**Petikan Teks**

Sebab Menjadi Baik Saja Tak Cukup

, , No Comments
http://as.uinsgd.ac.id

“Dan Rabbmu sekali-kali tidak akan membinasakan satu negeri secara zalim, sedang penduduknya adalah penyeru kebaikan.”
Ayat yang menjadi pembuka tulisan kali ini diambil dari ayat ke-117 dalam surat Hud (surat ke-11). Jika kita mencermati ayat di atas, kita akan mendapati kata mushlihuun, bukannya shaalihuun. Nampaknya ada yang menarik untuk kita ulik tentang pilihan kata yang Allah turunkan di dalam ayat ini.

Mushlihun dan shalihuun, apa bedanya? Mushlihuun merujuk pada makna orang yang mushlih, artinya orang yang kebaikannya bermanfaat untuk dirinya dan juga orang lain (khairuhu linafsihi wa lighoirihi). Sedangkan shaalihuun merujuk pada makna orang yang shalih, yaitu orang yang kebaikannya bermanfaat untuk dirinya (khairuhu linafsihi).
Ada hal yang nampaknya menarik untuk kita pahami. Melalui ayat tersebut, Allah menerangkan kepada kita bahwa menjadi shalih saja ternyata belum cukup sebagai penolak adzab dari Allah. Akan tetapi eksistensi orang-orang mushlih-lah yang tok cer untuk menjadi penolak arus bala yang Allah alirkan kepada penduduk bumi yang zalim.

**Kumpulan Data**
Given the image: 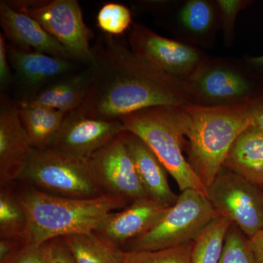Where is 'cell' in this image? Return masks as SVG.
<instances>
[{
  "mask_svg": "<svg viewBox=\"0 0 263 263\" xmlns=\"http://www.w3.org/2000/svg\"><path fill=\"white\" fill-rule=\"evenodd\" d=\"M92 51L89 91L77 109L84 117L112 120L150 107L192 103L184 83L156 70L115 36L104 33Z\"/></svg>",
  "mask_w": 263,
  "mask_h": 263,
  "instance_id": "obj_1",
  "label": "cell"
},
{
  "mask_svg": "<svg viewBox=\"0 0 263 263\" xmlns=\"http://www.w3.org/2000/svg\"><path fill=\"white\" fill-rule=\"evenodd\" d=\"M22 185L15 191L28 219L26 243L41 245L69 235L92 233L109 214L132 202L107 193L92 198L57 196Z\"/></svg>",
  "mask_w": 263,
  "mask_h": 263,
  "instance_id": "obj_2",
  "label": "cell"
},
{
  "mask_svg": "<svg viewBox=\"0 0 263 263\" xmlns=\"http://www.w3.org/2000/svg\"><path fill=\"white\" fill-rule=\"evenodd\" d=\"M186 160L206 189L224 165L231 146L250 126L249 101L222 106L179 107Z\"/></svg>",
  "mask_w": 263,
  "mask_h": 263,
  "instance_id": "obj_3",
  "label": "cell"
},
{
  "mask_svg": "<svg viewBox=\"0 0 263 263\" xmlns=\"http://www.w3.org/2000/svg\"><path fill=\"white\" fill-rule=\"evenodd\" d=\"M126 131L149 147L179 186L207 195V189L188 163L179 107L155 106L121 117Z\"/></svg>",
  "mask_w": 263,
  "mask_h": 263,
  "instance_id": "obj_4",
  "label": "cell"
},
{
  "mask_svg": "<svg viewBox=\"0 0 263 263\" xmlns=\"http://www.w3.org/2000/svg\"><path fill=\"white\" fill-rule=\"evenodd\" d=\"M18 182L71 198H92L105 194L90 159L51 147L34 149Z\"/></svg>",
  "mask_w": 263,
  "mask_h": 263,
  "instance_id": "obj_5",
  "label": "cell"
},
{
  "mask_svg": "<svg viewBox=\"0 0 263 263\" xmlns=\"http://www.w3.org/2000/svg\"><path fill=\"white\" fill-rule=\"evenodd\" d=\"M217 216L206 195L196 190H184L152 229L128 243L122 250L156 251L190 243Z\"/></svg>",
  "mask_w": 263,
  "mask_h": 263,
  "instance_id": "obj_6",
  "label": "cell"
},
{
  "mask_svg": "<svg viewBox=\"0 0 263 263\" xmlns=\"http://www.w3.org/2000/svg\"><path fill=\"white\" fill-rule=\"evenodd\" d=\"M10 6L34 19L57 39L76 63L86 67L93 60L91 31L85 24L76 0H10Z\"/></svg>",
  "mask_w": 263,
  "mask_h": 263,
  "instance_id": "obj_7",
  "label": "cell"
},
{
  "mask_svg": "<svg viewBox=\"0 0 263 263\" xmlns=\"http://www.w3.org/2000/svg\"><path fill=\"white\" fill-rule=\"evenodd\" d=\"M206 197L218 215L228 218L247 238L263 228V196L258 185L227 168L219 171Z\"/></svg>",
  "mask_w": 263,
  "mask_h": 263,
  "instance_id": "obj_8",
  "label": "cell"
},
{
  "mask_svg": "<svg viewBox=\"0 0 263 263\" xmlns=\"http://www.w3.org/2000/svg\"><path fill=\"white\" fill-rule=\"evenodd\" d=\"M184 84L192 103L202 106L246 103L263 92L252 75L224 64L206 62Z\"/></svg>",
  "mask_w": 263,
  "mask_h": 263,
  "instance_id": "obj_9",
  "label": "cell"
},
{
  "mask_svg": "<svg viewBox=\"0 0 263 263\" xmlns=\"http://www.w3.org/2000/svg\"><path fill=\"white\" fill-rule=\"evenodd\" d=\"M129 43L136 56L183 83L205 62L202 53L193 46L161 36L142 24L133 25Z\"/></svg>",
  "mask_w": 263,
  "mask_h": 263,
  "instance_id": "obj_10",
  "label": "cell"
},
{
  "mask_svg": "<svg viewBox=\"0 0 263 263\" xmlns=\"http://www.w3.org/2000/svg\"><path fill=\"white\" fill-rule=\"evenodd\" d=\"M125 131L120 119H91L76 110L67 114L49 147L89 159Z\"/></svg>",
  "mask_w": 263,
  "mask_h": 263,
  "instance_id": "obj_11",
  "label": "cell"
},
{
  "mask_svg": "<svg viewBox=\"0 0 263 263\" xmlns=\"http://www.w3.org/2000/svg\"><path fill=\"white\" fill-rule=\"evenodd\" d=\"M89 159L105 193L124 197L131 202L148 197L122 133Z\"/></svg>",
  "mask_w": 263,
  "mask_h": 263,
  "instance_id": "obj_12",
  "label": "cell"
},
{
  "mask_svg": "<svg viewBox=\"0 0 263 263\" xmlns=\"http://www.w3.org/2000/svg\"><path fill=\"white\" fill-rule=\"evenodd\" d=\"M34 148L19 117L18 104L0 95V187L18 182Z\"/></svg>",
  "mask_w": 263,
  "mask_h": 263,
  "instance_id": "obj_13",
  "label": "cell"
},
{
  "mask_svg": "<svg viewBox=\"0 0 263 263\" xmlns=\"http://www.w3.org/2000/svg\"><path fill=\"white\" fill-rule=\"evenodd\" d=\"M8 53L14 81L24 90L27 99L48 85L75 73L78 63L41 52L8 44Z\"/></svg>",
  "mask_w": 263,
  "mask_h": 263,
  "instance_id": "obj_14",
  "label": "cell"
},
{
  "mask_svg": "<svg viewBox=\"0 0 263 263\" xmlns=\"http://www.w3.org/2000/svg\"><path fill=\"white\" fill-rule=\"evenodd\" d=\"M168 209L148 197L134 200L122 210L109 214L95 232L123 249L152 229Z\"/></svg>",
  "mask_w": 263,
  "mask_h": 263,
  "instance_id": "obj_15",
  "label": "cell"
},
{
  "mask_svg": "<svg viewBox=\"0 0 263 263\" xmlns=\"http://www.w3.org/2000/svg\"><path fill=\"white\" fill-rule=\"evenodd\" d=\"M0 24L10 44L74 62L61 43L34 19L14 9L5 0L0 2Z\"/></svg>",
  "mask_w": 263,
  "mask_h": 263,
  "instance_id": "obj_16",
  "label": "cell"
},
{
  "mask_svg": "<svg viewBox=\"0 0 263 263\" xmlns=\"http://www.w3.org/2000/svg\"><path fill=\"white\" fill-rule=\"evenodd\" d=\"M122 138L136 165L147 196L164 207L173 206L179 195L171 190L167 171L157 156L141 138L133 133L124 132Z\"/></svg>",
  "mask_w": 263,
  "mask_h": 263,
  "instance_id": "obj_17",
  "label": "cell"
},
{
  "mask_svg": "<svg viewBox=\"0 0 263 263\" xmlns=\"http://www.w3.org/2000/svg\"><path fill=\"white\" fill-rule=\"evenodd\" d=\"M223 166L261 187L263 185V133L253 126L246 129L230 148Z\"/></svg>",
  "mask_w": 263,
  "mask_h": 263,
  "instance_id": "obj_18",
  "label": "cell"
},
{
  "mask_svg": "<svg viewBox=\"0 0 263 263\" xmlns=\"http://www.w3.org/2000/svg\"><path fill=\"white\" fill-rule=\"evenodd\" d=\"M89 84L90 71L86 67L84 70L51 83L34 96L22 100L68 114L77 110L84 103Z\"/></svg>",
  "mask_w": 263,
  "mask_h": 263,
  "instance_id": "obj_19",
  "label": "cell"
},
{
  "mask_svg": "<svg viewBox=\"0 0 263 263\" xmlns=\"http://www.w3.org/2000/svg\"><path fill=\"white\" fill-rule=\"evenodd\" d=\"M17 104L21 122L34 149L49 147L67 114L24 100Z\"/></svg>",
  "mask_w": 263,
  "mask_h": 263,
  "instance_id": "obj_20",
  "label": "cell"
},
{
  "mask_svg": "<svg viewBox=\"0 0 263 263\" xmlns=\"http://www.w3.org/2000/svg\"><path fill=\"white\" fill-rule=\"evenodd\" d=\"M62 238L75 263H122L124 251L96 232Z\"/></svg>",
  "mask_w": 263,
  "mask_h": 263,
  "instance_id": "obj_21",
  "label": "cell"
},
{
  "mask_svg": "<svg viewBox=\"0 0 263 263\" xmlns=\"http://www.w3.org/2000/svg\"><path fill=\"white\" fill-rule=\"evenodd\" d=\"M232 224L221 216L211 221L193 241L192 263H219Z\"/></svg>",
  "mask_w": 263,
  "mask_h": 263,
  "instance_id": "obj_22",
  "label": "cell"
},
{
  "mask_svg": "<svg viewBox=\"0 0 263 263\" xmlns=\"http://www.w3.org/2000/svg\"><path fill=\"white\" fill-rule=\"evenodd\" d=\"M15 185L0 187V238L26 243L28 219Z\"/></svg>",
  "mask_w": 263,
  "mask_h": 263,
  "instance_id": "obj_23",
  "label": "cell"
},
{
  "mask_svg": "<svg viewBox=\"0 0 263 263\" xmlns=\"http://www.w3.org/2000/svg\"><path fill=\"white\" fill-rule=\"evenodd\" d=\"M214 4L206 0H189L181 7L177 20L185 32L195 37L212 32L216 22Z\"/></svg>",
  "mask_w": 263,
  "mask_h": 263,
  "instance_id": "obj_24",
  "label": "cell"
},
{
  "mask_svg": "<svg viewBox=\"0 0 263 263\" xmlns=\"http://www.w3.org/2000/svg\"><path fill=\"white\" fill-rule=\"evenodd\" d=\"M193 242L156 251L124 252L122 263H192Z\"/></svg>",
  "mask_w": 263,
  "mask_h": 263,
  "instance_id": "obj_25",
  "label": "cell"
},
{
  "mask_svg": "<svg viewBox=\"0 0 263 263\" xmlns=\"http://www.w3.org/2000/svg\"><path fill=\"white\" fill-rule=\"evenodd\" d=\"M99 28L109 35H120L132 24V13L127 7L119 3L104 5L97 15Z\"/></svg>",
  "mask_w": 263,
  "mask_h": 263,
  "instance_id": "obj_26",
  "label": "cell"
},
{
  "mask_svg": "<svg viewBox=\"0 0 263 263\" xmlns=\"http://www.w3.org/2000/svg\"><path fill=\"white\" fill-rule=\"evenodd\" d=\"M219 263H254L247 237L233 223L228 230Z\"/></svg>",
  "mask_w": 263,
  "mask_h": 263,
  "instance_id": "obj_27",
  "label": "cell"
},
{
  "mask_svg": "<svg viewBox=\"0 0 263 263\" xmlns=\"http://www.w3.org/2000/svg\"><path fill=\"white\" fill-rule=\"evenodd\" d=\"M7 263H53V240L41 245L26 243Z\"/></svg>",
  "mask_w": 263,
  "mask_h": 263,
  "instance_id": "obj_28",
  "label": "cell"
},
{
  "mask_svg": "<svg viewBox=\"0 0 263 263\" xmlns=\"http://www.w3.org/2000/svg\"><path fill=\"white\" fill-rule=\"evenodd\" d=\"M252 3L245 0H218L216 2L218 11L224 29V37L230 42L233 38L235 19L240 10Z\"/></svg>",
  "mask_w": 263,
  "mask_h": 263,
  "instance_id": "obj_29",
  "label": "cell"
},
{
  "mask_svg": "<svg viewBox=\"0 0 263 263\" xmlns=\"http://www.w3.org/2000/svg\"><path fill=\"white\" fill-rule=\"evenodd\" d=\"M8 53V43L3 32L0 33V87L2 92L15 82Z\"/></svg>",
  "mask_w": 263,
  "mask_h": 263,
  "instance_id": "obj_30",
  "label": "cell"
},
{
  "mask_svg": "<svg viewBox=\"0 0 263 263\" xmlns=\"http://www.w3.org/2000/svg\"><path fill=\"white\" fill-rule=\"evenodd\" d=\"M251 124L263 133V92L249 101Z\"/></svg>",
  "mask_w": 263,
  "mask_h": 263,
  "instance_id": "obj_31",
  "label": "cell"
},
{
  "mask_svg": "<svg viewBox=\"0 0 263 263\" xmlns=\"http://www.w3.org/2000/svg\"><path fill=\"white\" fill-rule=\"evenodd\" d=\"M26 243L18 240L0 238V263H7Z\"/></svg>",
  "mask_w": 263,
  "mask_h": 263,
  "instance_id": "obj_32",
  "label": "cell"
},
{
  "mask_svg": "<svg viewBox=\"0 0 263 263\" xmlns=\"http://www.w3.org/2000/svg\"><path fill=\"white\" fill-rule=\"evenodd\" d=\"M247 245L254 263H263V228L251 238H247Z\"/></svg>",
  "mask_w": 263,
  "mask_h": 263,
  "instance_id": "obj_33",
  "label": "cell"
},
{
  "mask_svg": "<svg viewBox=\"0 0 263 263\" xmlns=\"http://www.w3.org/2000/svg\"><path fill=\"white\" fill-rule=\"evenodd\" d=\"M53 263H75L62 238L53 240Z\"/></svg>",
  "mask_w": 263,
  "mask_h": 263,
  "instance_id": "obj_34",
  "label": "cell"
},
{
  "mask_svg": "<svg viewBox=\"0 0 263 263\" xmlns=\"http://www.w3.org/2000/svg\"><path fill=\"white\" fill-rule=\"evenodd\" d=\"M247 63L251 69V75L263 91V55L250 57Z\"/></svg>",
  "mask_w": 263,
  "mask_h": 263,
  "instance_id": "obj_35",
  "label": "cell"
},
{
  "mask_svg": "<svg viewBox=\"0 0 263 263\" xmlns=\"http://www.w3.org/2000/svg\"><path fill=\"white\" fill-rule=\"evenodd\" d=\"M261 190H262V196H263V185L262 186H261Z\"/></svg>",
  "mask_w": 263,
  "mask_h": 263,
  "instance_id": "obj_36",
  "label": "cell"
}]
</instances>
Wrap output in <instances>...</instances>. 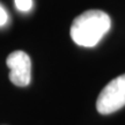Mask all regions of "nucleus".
I'll use <instances>...</instances> for the list:
<instances>
[{
  "instance_id": "39448f33",
  "label": "nucleus",
  "mask_w": 125,
  "mask_h": 125,
  "mask_svg": "<svg viewBox=\"0 0 125 125\" xmlns=\"http://www.w3.org/2000/svg\"><path fill=\"white\" fill-rule=\"evenodd\" d=\"M7 21H8V14L6 12V9L0 5V27L5 26Z\"/></svg>"
},
{
  "instance_id": "f257e3e1",
  "label": "nucleus",
  "mask_w": 125,
  "mask_h": 125,
  "mask_svg": "<svg viewBox=\"0 0 125 125\" xmlns=\"http://www.w3.org/2000/svg\"><path fill=\"white\" fill-rule=\"evenodd\" d=\"M110 26L111 21L105 12L90 9L75 18L70 34L75 44L83 48H93L110 30Z\"/></svg>"
},
{
  "instance_id": "20e7f679",
  "label": "nucleus",
  "mask_w": 125,
  "mask_h": 125,
  "mask_svg": "<svg viewBox=\"0 0 125 125\" xmlns=\"http://www.w3.org/2000/svg\"><path fill=\"white\" fill-rule=\"evenodd\" d=\"M14 2L20 12H29L32 8V0H14Z\"/></svg>"
},
{
  "instance_id": "f03ea898",
  "label": "nucleus",
  "mask_w": 125,
  "mask_h": 125,
  "mask_svg": "<svg viewBox=\"0 0 125 125\" xmlns=\"http://www.w3.org/2000/svg\"><path fill=\"white\" fill-rule=\"evenodd\" d=\"M125 105V74L115 78L100 93L96 109L100 114L108 115Z\"/></svg>"
},
{
  "instance_id": "7ed1b4c3",
  "label": "nucleus",
  "mask_w": 125,
  "mask_h": 125,
  "mask_svg": "<svg viewBox=\"0 0 125 125\" xmlns=\"http://www.w3.org/2000/svg\"><path fill=\"white\" fill-rule=\"evenodd\" d=\"M9 67V80L15 86L26 87L31 80V60L24 51H14L6 60Z\"/></svg>"
}]
</instances>
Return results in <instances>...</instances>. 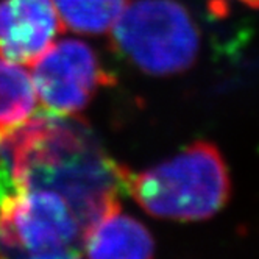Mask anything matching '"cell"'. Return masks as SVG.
<instances>
[{"label": "cell", "instance_id": "obj_1", "mask_svg": "<svg viewBox=\"0 0 259 259\" xmlns=\"http://www.w3.org/2000/svg\"><path fill=\"white\" fill-rule=\"evenodd\" d=\"M0 164L19 184L57 192L83 234L120 205L130 169L111 158L92 128L75 116H33L0 136Z\"/></svg>", "mask_w": 259, "mask_h": 259}, {"label": "cell", "instance_id": "obj_2", "mask_svg": "<svg viewBox=\"0 0 259 259\" xmlns=\"http://www.w3.org/2000/svg\"><path fill=\"white\" fill-rule=\"evenodd\" d=\"M126 191L150 215L197 222L227 205L231 181L217 147L198 141L141 174L130 172Z\"/></svg>", "mask_w": 259, "mask_h": 259}, {"label": "cell", "instance_id": "obj_3", "mask_svg": "<svg viewBox=\"0 0 259 259\" xmlns=\"http://www.w3.org/2000/svg\"><path fill=\"white\" fill-rule=\"evenodd\" d=\"M113 44L142 72L167 77L195 63L200 33L177 0H136L113 27Z\"/></svg>", "mask_w": 259, "mask_h": 259}, {"label": "cell", "instance_id": "obj_4", "mask_svg": "<svg viewBox=\"0 0 259 259\" xmlns=\"http://www.w3.org/2000/svg\"><path fill=\"white\" fill-rule=\"evenodd\" d=\"M81 228L53 191L19 184L0 164V259H30L70 250Z\"/></svg>", "mask_w": 259, "mask_h": 259}, {"label": "cell", "instance_id": "obj_5", "mask_svg": "<svg viewBox=\"0 0 259 259\" xmlns=\"http://www.w3.org/2000/svg\"><path fill=\"white\" fill-rule=\"evenodd\" d=\"M33 83L42 105L55 114L73 116L83 111L114 77L105 70L99 55L78 39L52 44L33 63Z\"/></svg>", "mask_w": 259, "mask_h": 259}, {"label": "cell", "instance_id": "obj_6", "mask_svg": "<svg viewBox=\"0 0 259 259\" xmlns=\"http://www.w3.org/2000/svg\"><path fill=\"white\" fill-rule=\"evenodd\" d=\"M63 27L53 0H0V57L33 64Z\"/></svg>", "mask_w": 259, "mask_h": 259}, {"label": "cell", "instance_id": "obj_7", "mask_svg": "<svg viewBox=\"0 0 259 259\" xmlns=\"http://www.w3.org/2000/svg\"><path fill=\"white\" fill-rule=\"evenodd\" d=\"M86 259H153L155 244L149 230L120 205L109 209L81 239Z\"/></svg>", "mask_w": 259, "mask_h": 259}, {"label": "cell", "instance_id": "obj_8", "mask_svg": "<svg viewBox=\"0 0 259 259\" xmlns=\"http://www.w3.org/2000/svg\"><path fill=\"white\" fill-rule=\"evenodd\" d=\"M38 94L30 73L17 63L0 60V135L28 120Z\"/></svg>", "mask_w": 259, "mask_h": 259}, {"label": "cell", "instance_id": "obj_9", "mask_svg": "<svg viewBox=\"0 0 259 259\" xmlns=\"http://www.w3.org/2000/svg\"><path fill=\"white\" fill-rule=\"evenodd\" d=\"M130 0H53L63 25L83 34L113 30Z\"/></svg>", "mask_w": 259, "mask_h": 259}, {"label": "cell", "instance_id": "obj_10", "mask_svg": "<svg viewBox=\"0 0 259 259\" xmlns=\"http://www.w3.org/2000/svg\"><path fill=\"white\" fill-rule=\"evenodd\" d=\"M30 259H81L75 251L70 250H61V251H52V253H42L38 256H33Z\"/></svg>", "mask_w": 259, "mask_h": 259}, {"label": "cell", "instance_id": "obj_11", "mask_svg": "<svg viewBox=\"0 0 259 259\" xmlns=\"http://www.w3.org/2000/svg\"><path fill=\"white\" fill-rule=\"evenodd\" d=\"M240 2L248 7H253V8H259V0H240Z\"/></svg>", "mask_w": 259, "mask_h": 259}, {"label": "cell", "instance_id": "obj_12", "mask_svg": "<svg viewBox=\"0 0 259 259\" xmlns=\"http://www.w3.org/2000/svg\"><path fill=\"white\" fill-rule=\"evenodd\" d=\"M0 136H2V135H0Z\"/></svg>", "mask_w": 259, "mask_h": 259}]
</instances>
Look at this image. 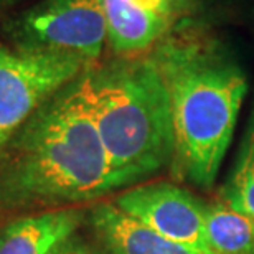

**Tindakan yang Diperlukan**
(1) Bagaimana tulisan tentang perbedaan mushlihuun dan shaalihuun diringkas dalam dua kalimat?
(2) Teruskan tulisan tentang perbedaan mushlihuun dan shaalihuun mulai dari kalimat terakhirnya.

**Tugas Terselesaikan**
(1) Ayat ke-117 surat Hud menyatakan bahwa Allah tidak akan membinasakan suatu negeri secara zalim selama penduduknya mushlihuun, yaitu orang yang kebaikannya bermanfaat bagi dirinya dan orang lain, bukan sekadar shaalihuun yang kebaikannya hanya bermanfaat bagi dirinya sendiri. Dari ayat itu, menjadi shalih saja belum cukup untuk menolak azab Allah, sedangkan keberadaan orang-orang mushlih-lah yang mampu menolak bala bagi penduduk bumi yang zalim.

(2)
Keberadaan orang-orang shalih yang doanya menguntai panjang ke langit, dzikirnya menenangkan jiwa dan alam raya, dan amal shalihnya  yang menggunung pahala. Ternyata itu semua belum cukup menjadi benteng dari turunnya adzab dan bencana di dunia. Orang shalih terlalu egois untuk ‘menyelamatkan’ dirinya dari ancama dosa. Ia lupa bahwa Allah menginginkan pikirannya tak sekedar melangit. Tapi jiwanya harus down to earth, tetap turun menyentuh bumi.
Orang-orang mushlih-lah yang Allah jadikan benteng dari bala yang akan Ia turunkan kepada penduduk yang zalim. Merekalah orang-orang yang dengan keshalihannya berusaha membaikkan umat, dengan ilmunya ia pahamkan orang-orang yang bodoh terhadap agama dan dunia, dan yang dengan akhlaknya ia memberi contoh kebaikan untuk dijadikan teladan bagi orang-orang yang kehilangan pijakan. Orang-orang mushlih-lah yang dengan suaranya membangunkan orang-orang yang lelap tertidur dibuai dunia, dan untaian katanya mengingatkan para pelalai yang lupa akan tugas utama ia diciptakan.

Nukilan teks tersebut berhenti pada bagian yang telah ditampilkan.